(What this task involves) Extend the passage on Bruen's historical-analogical method for gun laws, picking up after its final sentence.

(Selection)

==*==

In Part I, we explain Bruen’s method, which instructs that courts must evaluate the constitutionality of modern weapons laws by analogizing to historical predecessors. The majority opinion highlighted two nonexhaustive “metrics” to guide that comparison—“how” and “why” historical and modern laws burden armed self-defense—but also introduced a variety of additional and alternative principles.45 Whether Bruen’s approachcan be classified as originalist, traditionalist, or something else entirely depends on how one defines those interpretive methods—a deeply contested set of questions we do not purport to resolve. But whatever label one applies, originalism-by-analogy differs in important ways from standard approaches to historical reasoning, raising distinctive and unaddressed challenges.46

In Part II, we explore three of these challenges and offer some doctrinal solutions. First, as the Bruen majority recognized, “because ‘[e]verything is similar in infinite ways to everything else,’ one needs ‘some metric enabling the analogizer to assess which similarities are important and which are not.’”47 Indeed, the very essence of analogical reasoning is comparing two or more things by reference to principles of relevant similarity.48 While others have criticized Bruen’s impact on public safety49 and its reading of the historical record,50 our concern is that the opinion failed to provide, let alone apply, sufficient principles to guide the novel historical-comparative doctrine it created. It is thus unsurprising that many post-Bruen opinions look like conclusions accompanied by historical citations, with little connecting the two.51 We turn to the literature on analogical reasoning to help explain this shortcoming and why courts need to derive principles to mediate the analogical process.52

Second, by requiring direct comparison between modern and historical practices, the historical-analogical approach raises acute problems of anachronism.53 It is one thing to ask whether a historically derived right to armed self-defense can be legitimately burdened by a modern prohibition on gun possession in subways or airplanes; it is quite another to ask whether such prohibitions have analogues at a time before subways and airplanes existed. How can courts use historical comparators to evaluate the constitutionality of contemporary gun laws involving firearms or places that did not exist at the Founding, or which reflect recognition of problems (and, for that matter, people) the Framers failed to address? What historical analogues should guide evaluation of modern domestic-violence restrictions that were adopted specifically to break from a legal tradition that undervalued women’s lives?54

Originalism-by-analogy must be able to accommodate the immense differences between historical and modern weapons and violence, as the Court itself recognized in defining the class of “Arms” to include modern weapons.55 Adjusting the level of generality at which the historical inquiry is conducted can mitigate the risk of anachronism. For example, a court evaluating the modern domestic-violence prohibition might recognize a historical tradition of disarming dangerous persons generally,56 rather than domestic abusers particularly. There are good reasons to operate at a high level of generality to mitigate the risk of anachronism. But whatever level of generality a court selects, it should be evenly applied—not, for example, describing the right at a broad level of generality and then narrowly defining the set of relevant historical regulations.57

Third, and finally, originalism-by-analogy should be applied with attention to at least two matters of institutional competence.58 First, courts should be careful about basing broad decisions on a supposed lack of historical evidence, given that they simply do not have the time or ability to identify all the relevant historical comparators. Neither do professional historians, whose research programs do not conform to a court’s briefing schedule.59 A relative dearth of historical evidence might simply reflect institutional limitations, not constitutional analysis. Second, and to a degree that has been underappreciated by both those who criticize and those who celebrate it, the historical-analogical method actually relies on contemporary empirical evidence. Bruen specifically requires that modern and historical laws be compared with regard to “why” and “how” they burden armed self-defense, and conducting that comparison without evidence regarding the justification and operation of the modern laws—matters on which legislative deference may be appropriate—is impossible.

==*==

(Data shown)
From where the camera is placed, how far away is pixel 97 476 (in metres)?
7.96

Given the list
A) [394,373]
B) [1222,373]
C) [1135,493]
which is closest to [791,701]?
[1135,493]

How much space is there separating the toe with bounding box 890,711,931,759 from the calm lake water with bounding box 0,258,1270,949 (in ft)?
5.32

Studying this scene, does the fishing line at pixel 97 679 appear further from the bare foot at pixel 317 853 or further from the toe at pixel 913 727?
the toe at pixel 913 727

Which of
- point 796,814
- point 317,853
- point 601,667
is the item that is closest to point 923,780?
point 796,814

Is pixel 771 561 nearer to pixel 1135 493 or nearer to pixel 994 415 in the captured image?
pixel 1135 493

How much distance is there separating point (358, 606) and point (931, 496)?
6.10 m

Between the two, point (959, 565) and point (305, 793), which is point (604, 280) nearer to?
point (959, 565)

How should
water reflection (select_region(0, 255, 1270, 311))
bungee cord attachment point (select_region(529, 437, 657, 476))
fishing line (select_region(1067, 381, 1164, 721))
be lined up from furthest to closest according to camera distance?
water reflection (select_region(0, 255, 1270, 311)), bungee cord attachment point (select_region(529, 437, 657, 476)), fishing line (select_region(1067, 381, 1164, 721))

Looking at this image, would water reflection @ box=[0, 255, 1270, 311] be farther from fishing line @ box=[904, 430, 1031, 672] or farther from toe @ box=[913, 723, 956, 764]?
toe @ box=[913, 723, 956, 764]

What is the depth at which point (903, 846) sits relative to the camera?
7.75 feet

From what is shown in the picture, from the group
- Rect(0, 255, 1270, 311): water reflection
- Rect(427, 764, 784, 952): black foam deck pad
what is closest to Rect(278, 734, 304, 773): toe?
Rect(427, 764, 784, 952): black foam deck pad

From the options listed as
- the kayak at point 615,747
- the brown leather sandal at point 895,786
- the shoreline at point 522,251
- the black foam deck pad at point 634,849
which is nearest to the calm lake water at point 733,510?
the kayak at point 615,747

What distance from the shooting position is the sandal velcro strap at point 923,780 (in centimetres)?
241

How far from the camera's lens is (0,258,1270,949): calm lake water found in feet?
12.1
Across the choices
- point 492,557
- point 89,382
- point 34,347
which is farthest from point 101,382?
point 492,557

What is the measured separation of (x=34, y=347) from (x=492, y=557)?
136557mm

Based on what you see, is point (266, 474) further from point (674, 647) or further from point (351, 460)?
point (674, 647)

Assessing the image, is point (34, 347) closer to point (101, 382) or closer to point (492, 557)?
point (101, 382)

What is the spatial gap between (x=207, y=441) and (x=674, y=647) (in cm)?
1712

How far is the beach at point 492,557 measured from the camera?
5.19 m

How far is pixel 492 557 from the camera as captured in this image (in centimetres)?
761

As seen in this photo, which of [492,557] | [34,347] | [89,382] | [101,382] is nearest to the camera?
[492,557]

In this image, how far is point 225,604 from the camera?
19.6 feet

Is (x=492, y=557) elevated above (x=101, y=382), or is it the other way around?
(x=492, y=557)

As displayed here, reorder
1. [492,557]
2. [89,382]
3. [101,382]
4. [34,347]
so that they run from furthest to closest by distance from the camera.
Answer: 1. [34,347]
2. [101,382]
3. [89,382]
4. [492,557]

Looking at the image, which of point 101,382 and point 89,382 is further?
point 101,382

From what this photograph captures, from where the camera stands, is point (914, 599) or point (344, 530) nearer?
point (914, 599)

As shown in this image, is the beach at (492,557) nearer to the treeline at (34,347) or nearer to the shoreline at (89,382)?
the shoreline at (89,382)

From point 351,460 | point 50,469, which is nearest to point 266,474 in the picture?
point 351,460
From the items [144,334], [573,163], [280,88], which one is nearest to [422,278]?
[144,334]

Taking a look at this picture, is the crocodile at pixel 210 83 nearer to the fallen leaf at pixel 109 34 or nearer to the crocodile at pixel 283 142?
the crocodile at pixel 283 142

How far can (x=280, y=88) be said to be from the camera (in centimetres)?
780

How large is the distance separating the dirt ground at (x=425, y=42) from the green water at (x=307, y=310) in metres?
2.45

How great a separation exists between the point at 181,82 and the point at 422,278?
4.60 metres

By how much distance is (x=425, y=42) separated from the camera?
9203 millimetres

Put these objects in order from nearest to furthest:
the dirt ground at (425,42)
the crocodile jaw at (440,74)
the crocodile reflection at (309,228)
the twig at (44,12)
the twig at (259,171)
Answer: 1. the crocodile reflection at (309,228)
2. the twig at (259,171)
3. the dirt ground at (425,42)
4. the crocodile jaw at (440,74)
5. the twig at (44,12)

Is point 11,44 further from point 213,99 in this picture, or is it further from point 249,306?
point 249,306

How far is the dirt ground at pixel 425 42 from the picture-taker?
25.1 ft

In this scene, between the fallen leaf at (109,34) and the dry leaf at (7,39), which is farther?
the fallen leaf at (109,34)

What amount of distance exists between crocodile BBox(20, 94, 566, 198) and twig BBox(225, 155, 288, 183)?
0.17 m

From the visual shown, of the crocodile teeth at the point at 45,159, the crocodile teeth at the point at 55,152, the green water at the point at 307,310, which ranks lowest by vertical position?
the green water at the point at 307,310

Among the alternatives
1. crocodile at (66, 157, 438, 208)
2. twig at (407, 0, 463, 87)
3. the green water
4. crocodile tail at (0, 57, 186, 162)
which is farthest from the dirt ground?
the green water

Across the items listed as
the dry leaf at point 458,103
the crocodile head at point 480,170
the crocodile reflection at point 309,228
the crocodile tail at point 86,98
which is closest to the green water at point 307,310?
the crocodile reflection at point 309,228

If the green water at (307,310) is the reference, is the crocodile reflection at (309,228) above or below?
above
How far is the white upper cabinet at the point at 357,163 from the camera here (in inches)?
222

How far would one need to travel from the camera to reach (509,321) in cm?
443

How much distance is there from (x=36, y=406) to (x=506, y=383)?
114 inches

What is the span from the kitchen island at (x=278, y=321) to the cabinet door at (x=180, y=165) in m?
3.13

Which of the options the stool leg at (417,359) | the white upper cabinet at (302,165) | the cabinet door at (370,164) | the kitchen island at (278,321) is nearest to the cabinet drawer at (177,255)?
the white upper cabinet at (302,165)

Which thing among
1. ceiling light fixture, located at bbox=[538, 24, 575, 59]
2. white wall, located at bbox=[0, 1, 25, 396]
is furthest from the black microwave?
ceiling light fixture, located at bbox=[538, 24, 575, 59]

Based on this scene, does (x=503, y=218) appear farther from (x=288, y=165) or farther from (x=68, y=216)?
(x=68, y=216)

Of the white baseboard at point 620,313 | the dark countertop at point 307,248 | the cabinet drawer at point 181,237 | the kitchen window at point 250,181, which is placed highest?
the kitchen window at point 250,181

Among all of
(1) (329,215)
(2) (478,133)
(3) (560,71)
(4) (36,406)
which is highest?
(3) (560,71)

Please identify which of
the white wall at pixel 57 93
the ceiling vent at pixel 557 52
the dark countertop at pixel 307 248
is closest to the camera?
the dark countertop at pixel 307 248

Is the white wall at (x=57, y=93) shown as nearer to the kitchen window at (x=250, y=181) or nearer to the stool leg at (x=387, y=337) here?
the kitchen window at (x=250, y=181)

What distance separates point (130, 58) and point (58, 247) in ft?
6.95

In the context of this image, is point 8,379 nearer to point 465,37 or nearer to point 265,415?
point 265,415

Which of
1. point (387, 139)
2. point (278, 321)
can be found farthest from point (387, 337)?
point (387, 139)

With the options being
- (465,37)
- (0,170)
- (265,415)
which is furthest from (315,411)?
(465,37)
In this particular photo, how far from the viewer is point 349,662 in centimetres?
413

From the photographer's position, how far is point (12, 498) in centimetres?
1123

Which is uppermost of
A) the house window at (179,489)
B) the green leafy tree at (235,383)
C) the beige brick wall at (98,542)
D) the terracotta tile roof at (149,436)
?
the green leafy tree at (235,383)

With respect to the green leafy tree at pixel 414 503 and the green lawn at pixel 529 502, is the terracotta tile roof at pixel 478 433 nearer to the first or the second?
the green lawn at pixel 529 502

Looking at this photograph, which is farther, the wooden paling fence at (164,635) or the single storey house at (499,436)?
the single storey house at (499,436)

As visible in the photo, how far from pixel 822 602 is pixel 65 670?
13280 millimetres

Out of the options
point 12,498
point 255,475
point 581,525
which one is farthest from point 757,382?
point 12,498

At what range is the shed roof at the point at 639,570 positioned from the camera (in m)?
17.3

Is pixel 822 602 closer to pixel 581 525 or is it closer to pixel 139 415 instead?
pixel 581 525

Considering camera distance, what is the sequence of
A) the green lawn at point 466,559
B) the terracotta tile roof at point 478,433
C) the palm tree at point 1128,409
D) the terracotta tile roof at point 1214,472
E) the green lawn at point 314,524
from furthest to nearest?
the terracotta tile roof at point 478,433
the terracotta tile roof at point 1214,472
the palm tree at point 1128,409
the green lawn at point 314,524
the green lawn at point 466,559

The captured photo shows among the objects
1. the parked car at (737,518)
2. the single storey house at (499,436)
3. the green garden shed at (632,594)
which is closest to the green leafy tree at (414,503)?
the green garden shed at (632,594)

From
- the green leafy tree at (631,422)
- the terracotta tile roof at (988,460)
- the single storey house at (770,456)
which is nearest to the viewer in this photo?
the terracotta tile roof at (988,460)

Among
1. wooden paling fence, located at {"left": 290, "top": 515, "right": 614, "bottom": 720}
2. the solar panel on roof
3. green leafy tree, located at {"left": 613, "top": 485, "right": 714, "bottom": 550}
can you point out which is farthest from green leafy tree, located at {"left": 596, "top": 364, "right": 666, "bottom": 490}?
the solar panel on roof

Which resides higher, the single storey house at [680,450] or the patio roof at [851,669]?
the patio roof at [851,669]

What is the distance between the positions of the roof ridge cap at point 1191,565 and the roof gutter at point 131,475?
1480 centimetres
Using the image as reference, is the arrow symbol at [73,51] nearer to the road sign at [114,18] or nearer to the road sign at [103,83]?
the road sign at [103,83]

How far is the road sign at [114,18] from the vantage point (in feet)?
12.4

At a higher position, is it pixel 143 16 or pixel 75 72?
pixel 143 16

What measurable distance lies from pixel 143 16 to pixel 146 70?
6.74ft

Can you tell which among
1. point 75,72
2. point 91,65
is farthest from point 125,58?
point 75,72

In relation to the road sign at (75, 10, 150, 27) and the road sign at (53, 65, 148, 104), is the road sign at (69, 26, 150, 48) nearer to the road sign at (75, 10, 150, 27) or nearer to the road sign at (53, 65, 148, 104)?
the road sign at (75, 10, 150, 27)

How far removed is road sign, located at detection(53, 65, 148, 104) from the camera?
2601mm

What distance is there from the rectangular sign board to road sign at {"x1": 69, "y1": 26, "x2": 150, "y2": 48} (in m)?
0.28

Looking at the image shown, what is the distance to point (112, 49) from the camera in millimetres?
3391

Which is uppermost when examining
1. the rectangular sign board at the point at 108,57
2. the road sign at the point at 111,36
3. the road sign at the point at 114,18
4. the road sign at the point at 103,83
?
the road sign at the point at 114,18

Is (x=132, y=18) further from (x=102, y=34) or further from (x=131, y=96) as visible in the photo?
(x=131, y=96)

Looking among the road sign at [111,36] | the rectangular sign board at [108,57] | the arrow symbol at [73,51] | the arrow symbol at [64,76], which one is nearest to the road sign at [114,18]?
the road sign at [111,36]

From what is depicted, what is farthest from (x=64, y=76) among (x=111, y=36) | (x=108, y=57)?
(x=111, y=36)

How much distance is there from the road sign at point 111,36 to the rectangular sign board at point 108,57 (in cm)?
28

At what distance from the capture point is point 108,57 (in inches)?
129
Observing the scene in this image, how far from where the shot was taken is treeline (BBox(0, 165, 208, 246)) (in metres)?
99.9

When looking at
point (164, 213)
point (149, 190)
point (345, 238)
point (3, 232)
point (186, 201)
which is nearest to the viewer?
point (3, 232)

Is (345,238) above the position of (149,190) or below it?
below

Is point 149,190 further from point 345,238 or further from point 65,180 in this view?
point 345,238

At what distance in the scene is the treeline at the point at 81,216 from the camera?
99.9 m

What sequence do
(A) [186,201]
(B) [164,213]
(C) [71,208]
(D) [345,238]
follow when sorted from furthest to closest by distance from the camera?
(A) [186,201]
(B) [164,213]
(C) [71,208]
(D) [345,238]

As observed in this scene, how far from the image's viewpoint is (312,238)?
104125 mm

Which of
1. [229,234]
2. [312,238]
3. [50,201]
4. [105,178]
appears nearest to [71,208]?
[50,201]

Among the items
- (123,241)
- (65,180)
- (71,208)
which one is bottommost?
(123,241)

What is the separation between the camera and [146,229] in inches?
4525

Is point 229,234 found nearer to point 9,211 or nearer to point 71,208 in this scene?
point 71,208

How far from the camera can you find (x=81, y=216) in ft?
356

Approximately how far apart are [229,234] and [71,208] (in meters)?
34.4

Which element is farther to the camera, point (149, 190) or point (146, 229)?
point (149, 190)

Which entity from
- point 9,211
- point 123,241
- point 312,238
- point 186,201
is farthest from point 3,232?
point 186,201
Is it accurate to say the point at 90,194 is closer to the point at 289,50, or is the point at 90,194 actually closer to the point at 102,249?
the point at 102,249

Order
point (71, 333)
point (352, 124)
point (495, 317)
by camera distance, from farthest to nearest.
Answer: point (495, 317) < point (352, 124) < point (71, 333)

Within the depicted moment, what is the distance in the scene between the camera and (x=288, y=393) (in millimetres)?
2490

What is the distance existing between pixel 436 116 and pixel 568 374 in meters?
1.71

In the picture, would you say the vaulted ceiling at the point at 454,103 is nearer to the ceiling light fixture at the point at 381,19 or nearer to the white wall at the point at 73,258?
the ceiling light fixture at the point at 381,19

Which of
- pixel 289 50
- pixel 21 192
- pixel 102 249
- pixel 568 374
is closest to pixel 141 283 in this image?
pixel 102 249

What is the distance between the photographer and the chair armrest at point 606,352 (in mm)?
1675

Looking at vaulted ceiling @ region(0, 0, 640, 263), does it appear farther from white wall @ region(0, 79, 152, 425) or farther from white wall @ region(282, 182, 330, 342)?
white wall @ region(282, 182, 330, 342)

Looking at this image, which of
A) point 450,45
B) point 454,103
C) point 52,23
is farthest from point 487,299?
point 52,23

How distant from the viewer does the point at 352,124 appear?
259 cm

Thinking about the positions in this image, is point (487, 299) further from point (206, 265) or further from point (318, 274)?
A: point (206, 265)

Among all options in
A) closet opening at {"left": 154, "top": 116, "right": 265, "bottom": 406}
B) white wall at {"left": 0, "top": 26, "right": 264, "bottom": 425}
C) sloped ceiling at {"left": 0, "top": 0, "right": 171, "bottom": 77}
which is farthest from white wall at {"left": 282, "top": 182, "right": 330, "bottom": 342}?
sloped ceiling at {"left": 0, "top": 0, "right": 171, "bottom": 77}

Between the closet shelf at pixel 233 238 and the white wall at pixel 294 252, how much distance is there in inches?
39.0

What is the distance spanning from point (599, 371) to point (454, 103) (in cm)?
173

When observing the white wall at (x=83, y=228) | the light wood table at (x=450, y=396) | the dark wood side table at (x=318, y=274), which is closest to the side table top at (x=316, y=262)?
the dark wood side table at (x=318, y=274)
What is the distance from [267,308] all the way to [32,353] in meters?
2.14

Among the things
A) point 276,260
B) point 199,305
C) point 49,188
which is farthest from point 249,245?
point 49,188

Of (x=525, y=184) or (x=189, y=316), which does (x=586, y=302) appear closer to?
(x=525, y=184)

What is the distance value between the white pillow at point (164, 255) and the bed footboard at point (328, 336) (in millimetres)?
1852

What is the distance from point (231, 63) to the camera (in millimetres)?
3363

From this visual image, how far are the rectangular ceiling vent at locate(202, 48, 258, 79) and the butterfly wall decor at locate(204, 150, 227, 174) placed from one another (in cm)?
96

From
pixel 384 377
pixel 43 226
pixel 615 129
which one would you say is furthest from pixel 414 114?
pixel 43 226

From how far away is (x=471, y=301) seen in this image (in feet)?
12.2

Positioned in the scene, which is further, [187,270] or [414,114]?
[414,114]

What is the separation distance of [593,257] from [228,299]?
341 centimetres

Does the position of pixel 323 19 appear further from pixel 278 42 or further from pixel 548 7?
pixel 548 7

==*==

(Result for this exercise)
In the wake of Bruen, courts face a Second Amendment “terra incognita” akin to that following District of Columbia v. Heller.60 Addressing the challenges we identify is the first step toward articulating coherent and meaningful legal rules, and Rahimi presents an incredibly valuable opportunity to do so. To the degree that Bruen and other cases from the 2021-2022 Term are a harbinger of a broader change in the Supreme Court’s approach to history and constitutional law,61 grappling with originalism-by-analogy will be a central challenge for many years to come.

1

See, e.g., Aaron Tang, After Dobbs: History, Tradition, and the Uncertain Future of a Nationwide Abortion Ban, 75 Stan. L. Rev. 1091, 1126-56 (2023); Reva Siegel, Memory Games: Dobbs’s Originalism as Anti-Democratic Living Constitutionalism—and Some Pathways for Resistance, 101 Tex. L. Rev. 1127, 1180-93 (2023); Albert W. Alschuler, Twilight-Zone Originalism: The Supreme Court’s Peculiar Reasoning in New York State Rifle & Pistol Association v. Bruen, 32 Wm. & Mary Bill Rts. J. (forthcoming 2023) (manuscript at 6-8), https://ssrn.com/abstract=4330457 [https://perma.cc/P34T-PLGZ]; Saul Cornell, Cherry-Picked History and Ideology-Driven Outcomes: Bruen’s Originalist Distortions, SCOTUSblog (June 27, 2022, 5:05 PM), https://www.scotusblog.com/2022/06/cherry-picked-history-and-ideology-driven-outcomes-bruens-originalist-distortions [https://perma.cc/S2HD-K3JW].

2

See, e.g., David Cole, Egregiously Wrong: The Supreme Court’s Unprecedented Turn, N.Y. Rev. Books (Aug. 18, 2022), https://www.nybooks.com/articles/2022/08/18/egregiously-wrong-the-supreme-courts-unprecedented-turn-david-cole [https://perma.cc/LZW7-6PAV] (“[W]hy should states in the twenty-first century be limited to what states did centuries earlier, particularly when conditions have radically changed?”).

3

Dobbs v. Jackson Women’s Health Org., 142 S. Ct. 2228, 2324 (2022) (Breyer, Sotomayor & Kagan, JJ., dissenting) (“[O]f course, ‘people’ did not ratify the Fourteenth Amendment. Men did. So, it is perhaps not so surprising that the ratifiers were not perfectly attuned to the importance of reproductive rights for women’s liberty, or for their capacity to participate as equal members of our Nation.”).

4

See, e.g., History, the Supreme Court, and Dobbs v. Jackson: Joint Statement from the American Historical Association and the Organization of American Historians, Am. Hist. Ass’n (July 2022), https://www.historians.org/news-and-advocacy/aha-advocacy/history-the-supreme-court-and-dobbs-v-jackson-joint-statement-from-the-aha-and-the-oah-(july-2022) [https://‌‌perma.cc/RX2B-L5NH] (“The opinion [in Dobbs] inadequately represents the history of the common law, the significance of quickening in state law and practice in the United States, and the 19th-century forces that turned early abortion into a crime.”).

5

We discuss leading approaches to originalism throughout the Article. For prominent critiques, see generally Erwin Chemerinsky, Worse Than Nothing: The Dangerous Fallacy of Originalism (2022); Frank Cross, The Failed Promise of Originalism (2009); Eric J. Segall, Originalism as Faith (2018); and Mitchell N. Berman, Originalism is Bunk, 84 N.Y.U. L. Rev. 1 (2009).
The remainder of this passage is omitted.